Is it possible to achieve similar level of performance in GCC in terms of SSE2/AVX?
It looks like Intel Compiler 15 is superior in auto vectorization efficiency. As benchmark I've used classic flops.c benchmark (https://github.com/AMDmi3/flops/blob/master/flops.c)
And here are results for my Intel Xeon E5-2690 (Sandy Bridge)
Intel Compiler 15 [ /O2 /arch:AVX /fp:fast ]

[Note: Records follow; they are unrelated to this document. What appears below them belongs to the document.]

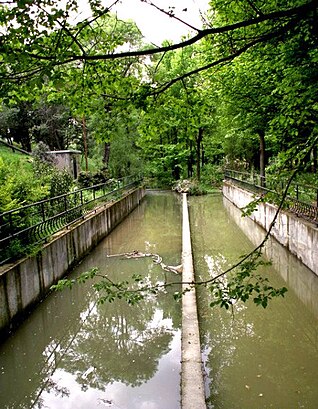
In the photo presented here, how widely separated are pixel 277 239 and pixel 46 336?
8853 millimetres

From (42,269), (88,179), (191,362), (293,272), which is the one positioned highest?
(88,179)

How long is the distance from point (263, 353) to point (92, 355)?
8.76 feet

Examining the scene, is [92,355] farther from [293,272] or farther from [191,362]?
[293,272]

FLOPS C Program (double Precision), V2.0 18 Dec 1992
Module Error RunTime MFLOPS
(usec)
1 -2.5613e-010 0.0034 4177.1562
2 -1.4166e-013 0.0058 1209.1768
3 3.1904e-010 0.0011 15487.5445
4 9.0594e-014 0.0011 14065.9341
5 -6.2284e-014 0.0034 8652.6807
6 3.3640e-014 0.0021 13994.3450
7 9.4360e-012 0.0101 1193.4732
8 3.7637e-014 0.0022 13677.6492
Iterations = 512000000
NullTime (usec) = 0.0000
MFLOPS(1) = 1730.8542
MFLOPS(2) = 2971.1755
MFLOPS(3) = 6296.4960
MFLOPS(4) = 14153.0984
GCC 6.1.0 [ -m32 -mavx -Ofast ]
FLOPS C Program (double Precision), V2.0 18 Dec 1992
Module Error RunTime MFLOPS
(usec)
1 1.8119e-013 0.0034 4177.1562
2 -1.4166e-013 0.0055 1283.6676
3 8.2157e-015 0.0013 13600.0000
4 1.8874e-015 0.0023 6655.1127
5 -2.7645e-014 0.0048 6060.4082
6 5.1903e-014 0.0041 7159.1128
7 -8.4583e-011 0.0200 598.5387
8 -1.4488e-014 0.0041 7293.4473
Iterations = 512000000
NullTime (usec) = 0.0000
MFLOPS(1) = 1823.5616
MFLOPS(2) = 1585.2039
MFLOPS(3) = 3663.4158
MFLOPS(4) = 7799.1296
Something tells me that I forgot to enable some special switch in GCC.
Ps. Yes I know that Intel Compiler has reduced precision.